>>>>
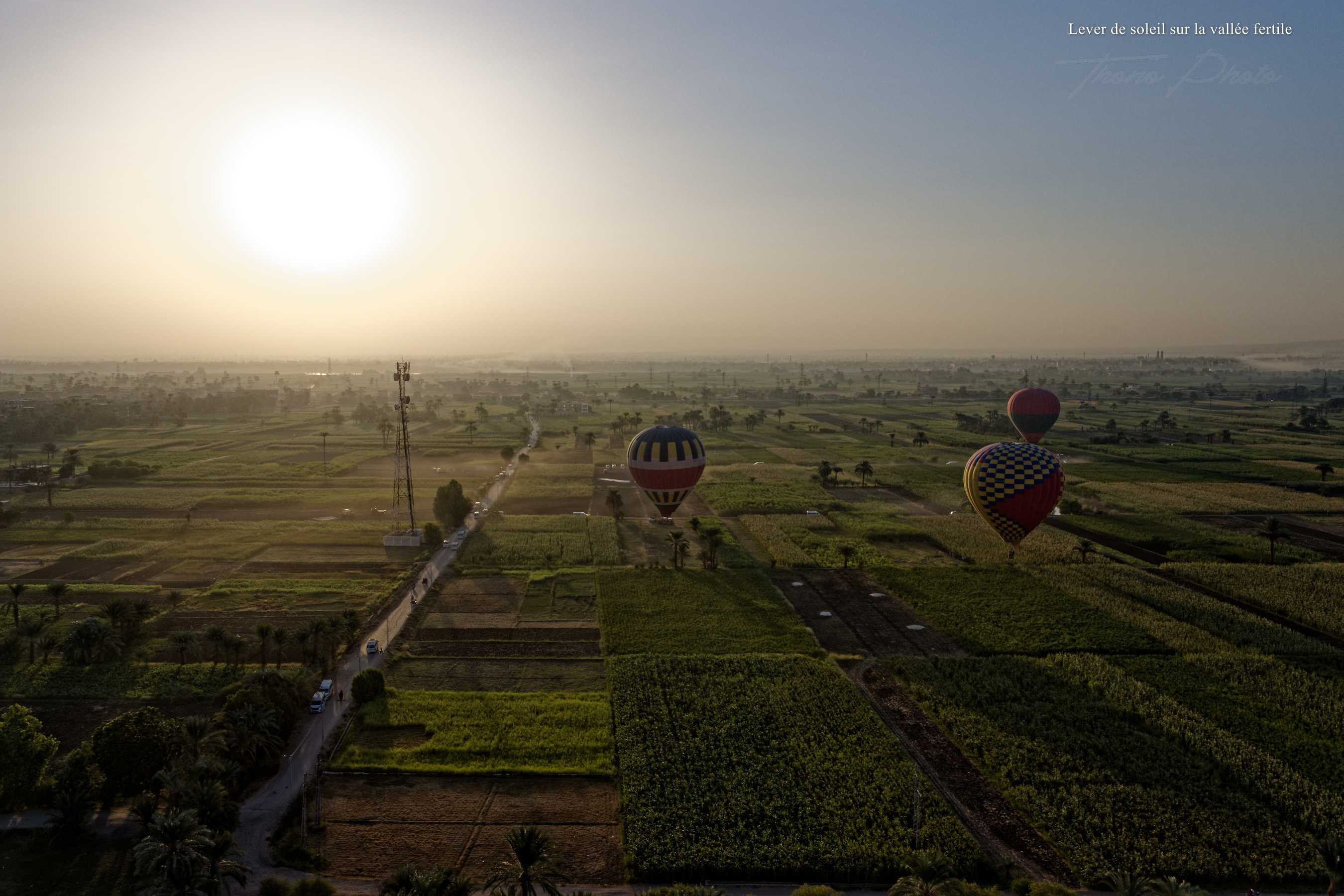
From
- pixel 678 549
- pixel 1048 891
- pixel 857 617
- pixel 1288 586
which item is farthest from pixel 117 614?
pixel 1288 586

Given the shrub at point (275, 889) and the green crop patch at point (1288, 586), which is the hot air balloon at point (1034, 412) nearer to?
the green crop patch at point (1288, 586)

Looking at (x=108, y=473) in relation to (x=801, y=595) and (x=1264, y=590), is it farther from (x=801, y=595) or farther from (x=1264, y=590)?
(x=1264, y=590)

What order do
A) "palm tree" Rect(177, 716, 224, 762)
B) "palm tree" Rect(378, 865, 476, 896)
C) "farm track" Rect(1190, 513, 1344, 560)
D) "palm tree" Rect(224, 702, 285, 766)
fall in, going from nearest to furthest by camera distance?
"palm tree" Rect(378, 865, 476, 896), "palm tree" Rect(177, 716, 224, 762), "palm tree" Rect(224, 702, 285, 766), "farm track" Rect(1190, 513, 1344, 560)

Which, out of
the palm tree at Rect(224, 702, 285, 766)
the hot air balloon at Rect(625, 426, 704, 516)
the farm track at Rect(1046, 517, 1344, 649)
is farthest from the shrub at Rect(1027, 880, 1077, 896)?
the hot air balloon at Rect(625, 426, 704, 516)

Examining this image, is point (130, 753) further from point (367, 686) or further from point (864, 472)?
point (864, 472)

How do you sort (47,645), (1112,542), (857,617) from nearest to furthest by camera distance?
(47,645) < (857,617) < (1112,542)

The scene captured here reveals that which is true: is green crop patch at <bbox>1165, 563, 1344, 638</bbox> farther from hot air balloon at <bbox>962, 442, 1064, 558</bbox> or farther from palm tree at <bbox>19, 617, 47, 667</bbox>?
palm tree at <bbox>19, 617, 47, 667</bbox>
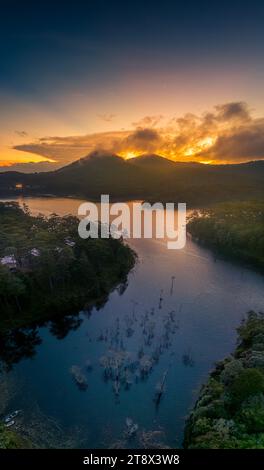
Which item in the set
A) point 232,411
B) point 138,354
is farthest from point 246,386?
point 138,354

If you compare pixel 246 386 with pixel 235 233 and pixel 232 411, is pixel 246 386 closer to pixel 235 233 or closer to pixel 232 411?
pixel 232 411

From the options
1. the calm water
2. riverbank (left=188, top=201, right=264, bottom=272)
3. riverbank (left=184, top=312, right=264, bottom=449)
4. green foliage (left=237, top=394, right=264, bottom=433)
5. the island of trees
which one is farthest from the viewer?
riverbank (left=188, top=201, right=264, bottom=272)

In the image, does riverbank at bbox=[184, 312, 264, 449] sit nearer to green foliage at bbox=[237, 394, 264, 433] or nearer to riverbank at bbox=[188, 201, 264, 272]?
green foliage at bbox=[237, 394, 264, 433]

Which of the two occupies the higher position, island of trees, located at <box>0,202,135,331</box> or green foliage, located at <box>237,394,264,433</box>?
island of trees, located at <box>0,202,135,331</box>

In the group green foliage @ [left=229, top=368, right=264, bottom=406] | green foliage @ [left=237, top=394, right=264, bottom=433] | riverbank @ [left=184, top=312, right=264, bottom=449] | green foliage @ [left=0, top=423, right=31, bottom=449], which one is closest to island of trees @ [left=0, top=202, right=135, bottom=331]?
green foliage @ [left=0, top=423, right=31, bottom=449]

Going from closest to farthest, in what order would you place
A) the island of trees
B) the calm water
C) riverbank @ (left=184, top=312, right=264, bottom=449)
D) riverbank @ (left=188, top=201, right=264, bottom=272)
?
riverbank @ (left=184, top=312, right=264, bottom=449) < the calm water < the island of trees < riverbank @ (left=188, top=201, right=264, bottom=272)
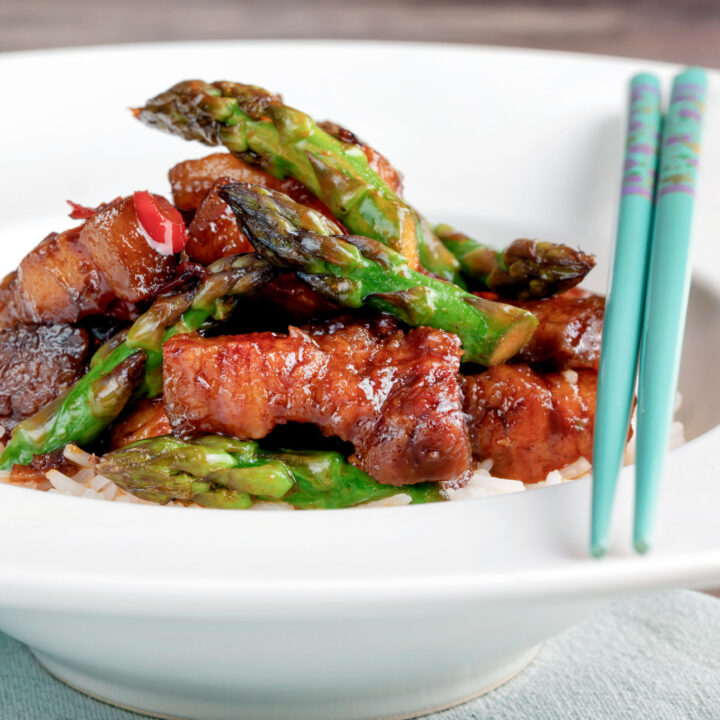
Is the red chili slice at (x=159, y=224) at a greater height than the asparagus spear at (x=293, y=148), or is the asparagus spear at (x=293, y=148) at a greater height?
the asparagus spear at (x=293, y=148)

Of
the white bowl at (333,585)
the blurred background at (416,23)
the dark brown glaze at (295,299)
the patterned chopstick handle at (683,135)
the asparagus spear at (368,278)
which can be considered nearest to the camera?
Result: the white bowl at (333,585)

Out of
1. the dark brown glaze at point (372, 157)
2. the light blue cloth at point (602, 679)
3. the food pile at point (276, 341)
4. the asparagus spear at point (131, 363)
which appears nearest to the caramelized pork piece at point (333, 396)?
the food pile at point (276, 341)

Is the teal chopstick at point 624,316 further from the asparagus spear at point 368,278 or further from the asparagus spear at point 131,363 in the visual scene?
the asparagus spear at point 131,363

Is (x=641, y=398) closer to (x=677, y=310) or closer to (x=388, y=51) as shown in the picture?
(x=677, y=310)

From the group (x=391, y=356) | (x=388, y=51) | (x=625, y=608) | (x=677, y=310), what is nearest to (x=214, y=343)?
(x=391, y=356)

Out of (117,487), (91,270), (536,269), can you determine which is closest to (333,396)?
(117,487)
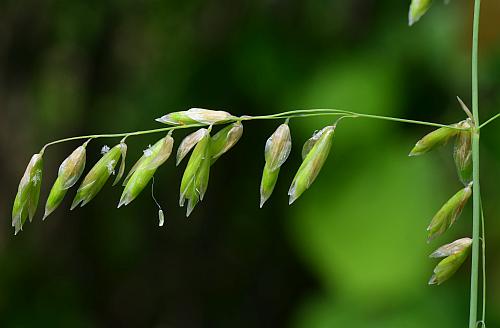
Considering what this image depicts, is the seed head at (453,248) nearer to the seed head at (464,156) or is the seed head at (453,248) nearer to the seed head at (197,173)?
the seed head at (464,156)

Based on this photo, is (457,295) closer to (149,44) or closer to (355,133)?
(355,133)

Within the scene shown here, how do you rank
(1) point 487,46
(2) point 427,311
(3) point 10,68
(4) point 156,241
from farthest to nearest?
(4) point 156,241 → (3) point 10,68 → (1) point 487,46 → (2) point 427,311

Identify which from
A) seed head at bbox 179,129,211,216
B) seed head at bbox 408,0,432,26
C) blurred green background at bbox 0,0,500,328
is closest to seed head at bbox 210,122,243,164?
seed head at bbox 179,129,211,216

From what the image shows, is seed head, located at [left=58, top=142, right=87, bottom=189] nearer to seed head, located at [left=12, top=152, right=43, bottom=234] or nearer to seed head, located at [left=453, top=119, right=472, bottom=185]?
seed head, located at [left=12, top=152, right=43, bottom=234]

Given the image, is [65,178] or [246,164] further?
[246,164]

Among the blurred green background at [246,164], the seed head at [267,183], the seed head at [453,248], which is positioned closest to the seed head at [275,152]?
the seed head at [267,183]

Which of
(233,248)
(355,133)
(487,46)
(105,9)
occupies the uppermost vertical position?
(105,9)

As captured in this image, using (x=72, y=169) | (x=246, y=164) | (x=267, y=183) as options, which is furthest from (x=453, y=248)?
(x=246, y=164)

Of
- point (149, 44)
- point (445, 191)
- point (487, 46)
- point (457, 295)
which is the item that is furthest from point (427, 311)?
point (149, 44)

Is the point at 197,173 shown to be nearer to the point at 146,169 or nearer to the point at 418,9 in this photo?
the point at 146,169
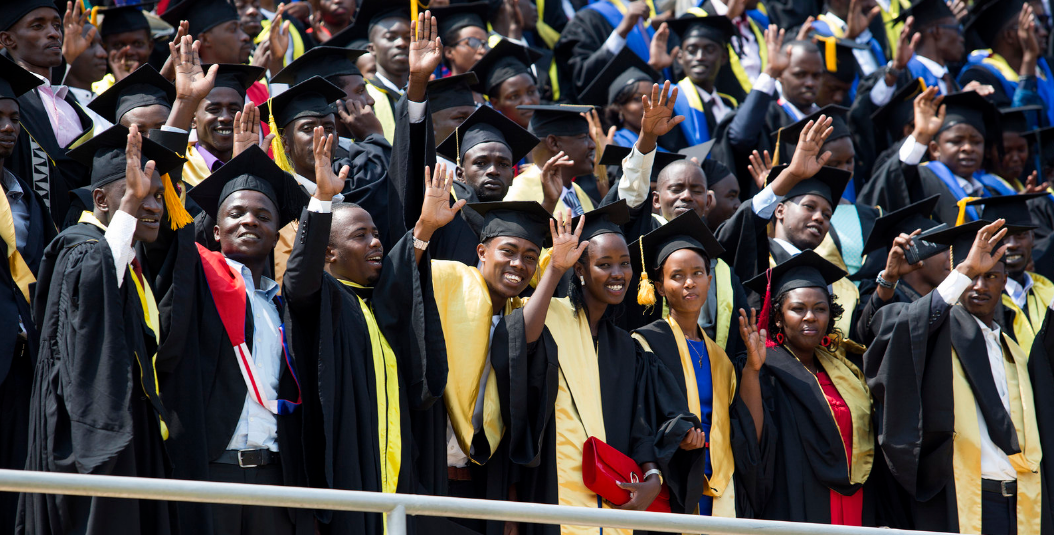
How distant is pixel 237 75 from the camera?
6113mm

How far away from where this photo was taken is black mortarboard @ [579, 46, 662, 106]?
801 cm

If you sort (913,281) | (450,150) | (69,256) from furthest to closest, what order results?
(913,281) < (450,150) < (69,256)

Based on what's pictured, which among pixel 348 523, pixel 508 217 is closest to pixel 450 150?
pixel 508 217

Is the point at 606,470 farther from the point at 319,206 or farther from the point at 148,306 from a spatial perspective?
the point at 148,306

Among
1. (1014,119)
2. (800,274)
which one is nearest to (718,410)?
(800,274)

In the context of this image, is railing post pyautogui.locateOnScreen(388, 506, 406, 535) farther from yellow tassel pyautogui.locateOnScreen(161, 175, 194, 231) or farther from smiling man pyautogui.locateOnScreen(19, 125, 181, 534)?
yellow tassel pyautogui.locateOnScreen(161, 175, 194, 231)

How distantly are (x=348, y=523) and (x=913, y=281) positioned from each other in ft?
12.2

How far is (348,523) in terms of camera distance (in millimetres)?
4449

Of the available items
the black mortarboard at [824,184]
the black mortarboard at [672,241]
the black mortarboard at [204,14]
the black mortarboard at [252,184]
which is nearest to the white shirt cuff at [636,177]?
the black mortarboard at [672,241]

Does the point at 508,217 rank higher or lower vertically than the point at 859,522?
higher

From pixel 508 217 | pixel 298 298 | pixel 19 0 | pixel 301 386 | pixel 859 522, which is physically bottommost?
pixel 859 522

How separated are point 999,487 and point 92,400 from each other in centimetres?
425

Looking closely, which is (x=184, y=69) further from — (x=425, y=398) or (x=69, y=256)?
(x=425, y=398)

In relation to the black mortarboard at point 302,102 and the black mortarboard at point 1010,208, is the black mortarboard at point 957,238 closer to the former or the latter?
the black mortarboard at point 1010,208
<<<<
• Work to do: Please print the records from the line with "Going from closest" to the line with "(4) point 156,241 →", both ends included, and leave the pictures out.

• Exercise solution:
Going from closest to farthest, in what order would you place
A) the island of trees
B) the calm water
C) riverbank @ (left=184, top=312, right=264, bottom=449)
D) riverbank @ (left=188, top=201, right=264, bottom=272)
?
riverbank @ (left=184, top=312, right=264, bottom=449) < the calm water < the island of trees < riverbank @ (left=188, top=201, right=264, bottom=272)
Is the red chili slice at (x=159, y=224) at a greater height than the asparagus spear at (x=293, y=148), or is the asparagus spear at (x=293, y=148) at a greater height?
the asparagus spear at (x=293, y=148)

Of
the white bowl at (333,585)
the blurred background at (416,23)
the dark brown glaze at (295,299)
the patterned chopstick handle at (683,135)
the asparagus spear at (368,278)
which can be considered nearest to the camera?
Result: the white bowl at (333,585)

Out of
1. the dark brown glaze at point (372, 157)
2. the light blue cloth at point (602, 679)
3. the food pile at point (276, 341)
4. the asparagus spear at point (131, 363)
which appears nearest to the caramelized pork piece at point (333, 396)?
the food pile at point (276, 341)

Is the teal chopstick at point 624,316 further from the asparagus spear at point 368,278 or further from the asparagus spear at point 131,363 in the visual scene?
the asparagus spear at point 131,363

Is (x=641, y=398) closer to (x=677, y=310) or closer to (x=388, y=51) as shown in the picture?
(x=677, y=310)

From the group (x=391, y=356) | (x=388, y=51) | (x=625, y=608) | (x=677, y=310), what is nearest to (x=214, y=343)?
(x=391, y=356)

Out of (117,487), (91,270), (536,269), can you determine which is closest to (333,396)?
(117,487)
Considering what this image depicts, is the seed head at (453,248) nearer to the seed head at (464,156) or is the seed head at (453,248) nearer to the seed head at (197,173)?
the seed head at (464,156)

Based on this photo, is (457,295) closer to (149,44) or closer to (355,133)?
(355,133)

Within the scene shown here, how do you rank
(1) point 487,46
(2) point 427,311
(3) point 10,68
(4) point 156,241
from farthest to nearest?
(4) point 156,241 → (3) point 10,68 → (1) point 487,46 → (2) point 427,311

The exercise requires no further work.